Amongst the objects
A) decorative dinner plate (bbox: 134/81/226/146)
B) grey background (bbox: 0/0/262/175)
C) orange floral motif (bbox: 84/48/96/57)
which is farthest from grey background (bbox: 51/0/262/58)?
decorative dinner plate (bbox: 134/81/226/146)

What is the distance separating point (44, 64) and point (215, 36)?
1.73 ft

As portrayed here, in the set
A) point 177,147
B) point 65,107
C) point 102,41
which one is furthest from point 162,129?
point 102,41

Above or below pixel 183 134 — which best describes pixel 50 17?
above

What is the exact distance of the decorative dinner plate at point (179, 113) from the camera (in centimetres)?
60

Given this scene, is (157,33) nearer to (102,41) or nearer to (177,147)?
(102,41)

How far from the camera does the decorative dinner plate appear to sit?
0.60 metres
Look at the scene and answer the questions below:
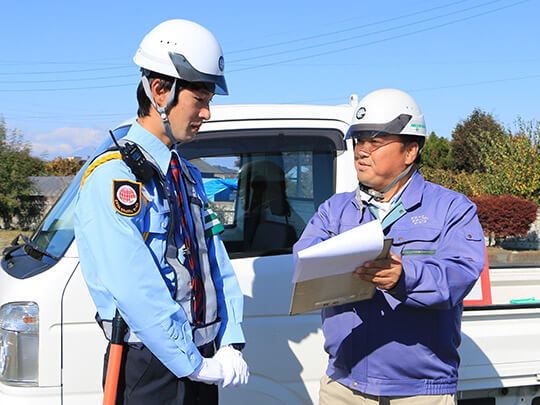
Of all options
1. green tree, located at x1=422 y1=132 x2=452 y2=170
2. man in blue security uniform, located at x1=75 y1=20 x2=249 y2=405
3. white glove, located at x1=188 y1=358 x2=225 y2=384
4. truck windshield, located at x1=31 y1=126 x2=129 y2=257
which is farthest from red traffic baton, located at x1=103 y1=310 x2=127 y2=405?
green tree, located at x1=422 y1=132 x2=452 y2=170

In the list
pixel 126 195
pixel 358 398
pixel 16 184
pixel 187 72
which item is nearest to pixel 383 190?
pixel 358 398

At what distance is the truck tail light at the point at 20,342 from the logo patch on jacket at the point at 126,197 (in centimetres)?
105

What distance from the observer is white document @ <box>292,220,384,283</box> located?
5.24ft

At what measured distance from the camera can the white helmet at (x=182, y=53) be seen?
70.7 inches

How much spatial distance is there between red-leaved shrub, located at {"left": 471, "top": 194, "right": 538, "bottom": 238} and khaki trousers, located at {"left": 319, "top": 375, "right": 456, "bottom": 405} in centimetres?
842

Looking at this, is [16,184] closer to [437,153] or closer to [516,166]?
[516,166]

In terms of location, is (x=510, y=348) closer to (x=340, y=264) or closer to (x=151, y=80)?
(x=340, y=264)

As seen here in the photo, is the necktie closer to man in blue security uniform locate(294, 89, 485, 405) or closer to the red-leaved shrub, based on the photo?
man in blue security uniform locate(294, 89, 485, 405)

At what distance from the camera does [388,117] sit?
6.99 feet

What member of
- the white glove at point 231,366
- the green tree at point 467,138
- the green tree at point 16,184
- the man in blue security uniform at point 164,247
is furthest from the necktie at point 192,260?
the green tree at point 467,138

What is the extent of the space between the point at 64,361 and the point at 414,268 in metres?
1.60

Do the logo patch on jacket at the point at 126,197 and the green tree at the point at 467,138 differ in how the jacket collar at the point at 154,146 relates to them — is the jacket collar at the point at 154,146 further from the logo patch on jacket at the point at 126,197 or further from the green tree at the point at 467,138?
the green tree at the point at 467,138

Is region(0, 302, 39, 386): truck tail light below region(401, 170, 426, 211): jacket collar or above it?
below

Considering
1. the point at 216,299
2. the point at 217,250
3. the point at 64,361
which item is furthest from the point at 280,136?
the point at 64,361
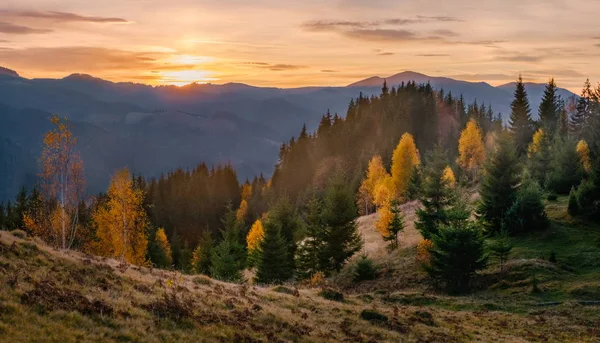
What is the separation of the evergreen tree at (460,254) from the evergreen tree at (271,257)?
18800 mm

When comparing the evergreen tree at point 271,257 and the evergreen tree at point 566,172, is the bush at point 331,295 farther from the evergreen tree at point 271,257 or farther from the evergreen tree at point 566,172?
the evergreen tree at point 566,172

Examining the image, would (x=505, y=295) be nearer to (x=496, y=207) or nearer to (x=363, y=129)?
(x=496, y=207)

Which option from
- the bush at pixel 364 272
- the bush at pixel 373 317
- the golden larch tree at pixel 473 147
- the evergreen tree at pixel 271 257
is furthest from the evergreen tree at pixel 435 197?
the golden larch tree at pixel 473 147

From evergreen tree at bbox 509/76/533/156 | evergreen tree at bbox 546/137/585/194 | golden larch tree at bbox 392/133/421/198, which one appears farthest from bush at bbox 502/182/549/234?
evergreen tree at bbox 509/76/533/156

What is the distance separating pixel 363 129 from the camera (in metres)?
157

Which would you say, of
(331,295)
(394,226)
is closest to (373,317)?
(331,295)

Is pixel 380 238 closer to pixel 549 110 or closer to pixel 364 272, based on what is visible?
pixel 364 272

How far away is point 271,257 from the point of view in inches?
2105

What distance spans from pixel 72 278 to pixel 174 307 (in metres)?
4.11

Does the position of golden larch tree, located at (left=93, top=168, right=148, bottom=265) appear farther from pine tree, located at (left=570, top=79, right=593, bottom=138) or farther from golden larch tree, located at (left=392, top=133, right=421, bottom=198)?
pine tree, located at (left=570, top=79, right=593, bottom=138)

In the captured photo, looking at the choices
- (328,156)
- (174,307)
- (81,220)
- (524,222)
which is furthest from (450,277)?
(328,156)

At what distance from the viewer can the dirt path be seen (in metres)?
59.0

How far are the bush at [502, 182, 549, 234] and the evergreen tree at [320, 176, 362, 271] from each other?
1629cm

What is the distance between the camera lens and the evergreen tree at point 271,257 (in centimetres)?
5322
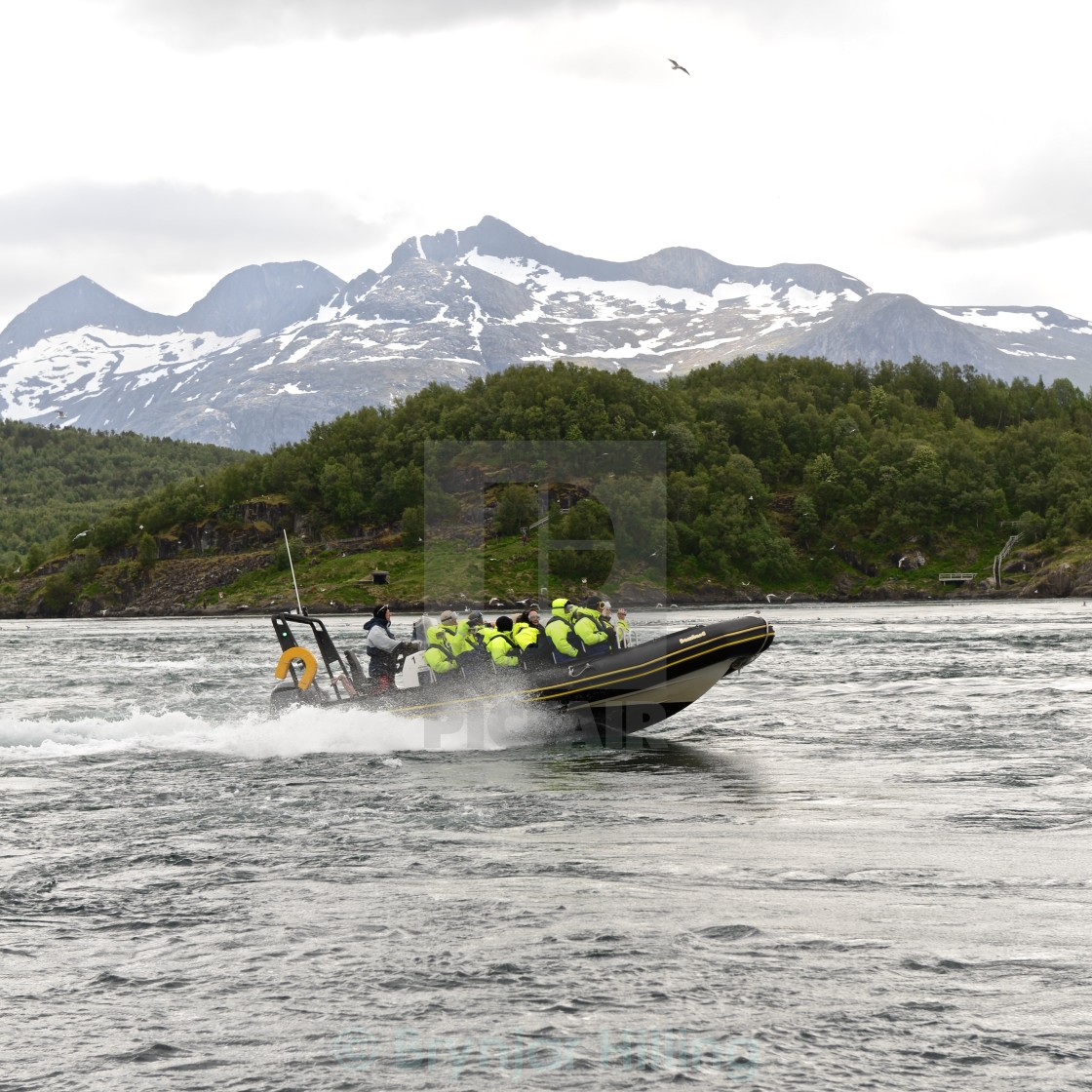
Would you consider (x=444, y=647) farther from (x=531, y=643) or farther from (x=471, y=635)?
· · ·
Pictures stay out; reproduce every line of the records exactly.

Amongst the objects
A) decorative dinner plate (bbox: 134/81/226/146)
B) grey background (bbox: 0/0/262/175)
C) orange floral motif (bbox: 84/48/96/57)
which is farthest from grey background (bbox: 51/0/262/58)?
decorative dinner plate (bbox: 134/81/226/146)

What is the distance separating point (44, 64) and point (215, 36)?
1.73 ft

As portrayed here, in the set
A) point 177,147
B) point 65,107
C) point 102,41
which one is furthest from point 162,129?
point 102,41

Above or below pixel 183 134 — which best describes pixel 50 17?
above

What is the exact distance of the decorative dinner plate at point (179, 113) from the camera (in centimetres)?
60

Given this scene, is (157,33) nearer to (102,41) or nearer to (177,147)?
(102,41)

How far from the camera does the decorative dinner plate appear to sit?
0.60 metres
Look at the scene and answer the questions below:
Of all options
1. green tree, located at x1=422 y1=132 x2=452 y2=170
2. man in blue security uniform, located at x1=75 y1=20 x2=249 y2=405
3. white glove, located at x1=188 y1=358 x2=225 y2=384
4. truck windshield, located at x1=31 y1=126 x2=129 y2=257
which is farthest from red traffic baton, located at x1=103 y1=310 x2=127 y2=405?
green tree, located at x1=422 y1=132 x2=452 y2=170

In the list
pixel 126 195
pixel 358 398
pixel 16 184
pixel 187 72
which item is nearest to pixel 383 190?
pixel 358 398

At what distance is the truck tail light at the point at 20,342 from the logo patch on jacket at the point at 126,197 (in centimetres)?
105

What distance from the observer is white document @ <box>292,220,384,283</box> located?
5.24ft

At what measured distance from the camera can the white helmet at (x=182, y=53) be seen?
70.7 inches

How much spatial distance is there between red-leaved shrub, located at {"left": 471, "top": 194, "right": 538, "bottom": 238} and khaki trousers, located at {"left": 319, "top": 375, "right": 456, "bottom": 405} in centimetres?
842

Looking at this, is [16,184] closer to [437,153] or closer to [516,166]?
[516,166]

In terms of location, is (x=510, y=348) closer to (x=340, y=264) or closer to (x=151, y=80)?
(x=340, y=264)

As seen here in the photo, is the necktie closer to man in blue security uniform locate(294, 89, 485, 405) or closer to the red-leaved shrub, based on the photo?
man in blue security uniform locate(294, 89, 485, 405)

At what distance from the camera does [388,117] sit?
6.99 feet

What member of
- the white glove at point 231,366
- the green tree at point 467,138
- the green tree at point 16,184
- the man in blue security uniform at point 164,247
is furthest from the necktie at point 192,260?
the green tree at point 467,138

What is the extent of the space between the point at 64,361 and the point at 414,268 in metres?
1.60

Do the logo patch on jacket at the point at 126,197 and the green tree at the point at 467,138 differ in how the jacket collar at the point at 154,146 relates to them — is the jacket collar at the point at 154,146 further from the logo patch on jacket at the point at 126,197 or further from the green tree at the point at 467,138?
the green tree at the point at 467,138

Is region(0, 302, 39, 386): truck tail light below region(401, 170, 426, 211): jacket collar or above it?
below

Considering
1. the point at 216,299
2. the point at 217,250
3. the point at 64,361
which item is furthest from the point at 280,136?
the point at 64,361
What is the separation of the evergreen tree at (460,254) from the evergreen tree at (271,257)?
18800 mm

When comparing the evergreen tree at point 271,257 and the evergreen tree at point 566,172, is the bush at point 331,295 farther from the evergreen tree at point 271,257 or farther from the evergreen tree at point 566,172?
the evergreen tree at point 566,172

Examining the image, would (x=505, y=295) be nearer to (x=496, y=207) or nearer to (x=363, y=129)?
(x=496, y=207)

Which option from
- the bush at pixel 364 272
- the bush at pixel 373 317
- the golden larch tree at pixel 473 147
- the evergreen tree at pixel 271 257
is furthest from the evergreen tree at pixel 435 197?
the golden larch tree at pixel 473 147

From evergreen tree at bbox 509/76/533/156 | evergreen tree at bbox 546/137/585/194 | golden larch tree at bbox 392/133/421/198, which one appears farthest from bush at bbox 502/182/549/234?
evergreen tree at bbox 509/76/533/156

What is the distance separating pixel 363 129 from the camera (in metres)?
157

Which would you say, of
(331,295)
(394,226)
is closest to (373,317)?
(331,295)

Is pixel 380 238 closer to pixel 549 110 or closer to pixel 364 272, based on what is visible?
pixel 364 272

How far away is point 271,257 from the point of view in inches?
2105

What distance spans from pixel 72 278 to pixel 174 307 (in metres)?
4.11

Does the position of golden larch tree, located at (left=93, top=168, right=148, bottom=265) appear farther from pine tree, located at (left=570, top=79, right=593, bottom=138) or farther from golden larch tree, located at (left=392, top=133, right=421, bottom=198)?
pine tree, located at (left=570, top=79, right=593, bottom=138)

In the captured photo, looking at the choices
- (328,156)
- (174,307)
- (81,220)
- (524,222)
which is furthest from (450,277)?
(328,156)

At what distance from the viewer can the dirt path be seen (in metres)?
59.0

How far are the bush at [502, 182, 549, 234] and the evergreen tree at [320, 176, 362, 271] from each other?
1629cm

What is the distance between the camera lens and the evergreen tree at point 271,257 (in centimetres)?
5322
Would you consider (x=444, y=647) farther from (x=531, y=643) or farther from (x=471, y=635)?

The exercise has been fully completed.